> EXERCISE:
Please reproduce all of the material below, shifting the coordinates in every answer by adding -140 to each of their numbers. Leave every other line unchanged.

> RECORDS FOR PROCESSING:

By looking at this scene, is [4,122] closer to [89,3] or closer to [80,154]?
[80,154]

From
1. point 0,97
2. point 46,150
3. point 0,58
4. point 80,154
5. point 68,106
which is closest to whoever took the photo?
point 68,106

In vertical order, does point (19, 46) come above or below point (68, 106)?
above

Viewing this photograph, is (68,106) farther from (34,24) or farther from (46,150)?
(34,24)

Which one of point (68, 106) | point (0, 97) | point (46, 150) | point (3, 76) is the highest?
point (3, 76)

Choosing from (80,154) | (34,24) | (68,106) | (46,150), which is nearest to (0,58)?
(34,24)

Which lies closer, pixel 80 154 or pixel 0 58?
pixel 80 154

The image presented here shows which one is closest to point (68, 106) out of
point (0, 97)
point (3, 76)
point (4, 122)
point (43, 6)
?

> CORRECT ANSWER:
By looking at this scene, is [4,122] closer to [89,3] or closer to [80,154]?
[-60,14]

From
1. point 0,97
2. point 46,150
3. point 0,58
4. point 80,154
5. point 68,106
which is closest to whoever took the photo?
point -72,-34

In vertical order, does point (19, 46) come above or below point (68, 106)?
above

Viewing this photograph, is (68,106) farther from (34,24) or farther from (46,150)?
(-106,-116)

Which one of point (68, 106) | point (0, 97) | point (46, 150) | point (3, 76) is the highest?
point (-137, -64)

Choosing from (80,154) | (34,24) | (68,106) | (46,150), which is nearest to (0,58)?
(-106,-116)

Which lies closer, pixel 80 154 or pixel 0 58?
pixel -60 14

The image presented here shows which one is closest to point (68, 106) out of
point (0, 97)
point (3, 76)
point (4, 122)
point (43, 6)
?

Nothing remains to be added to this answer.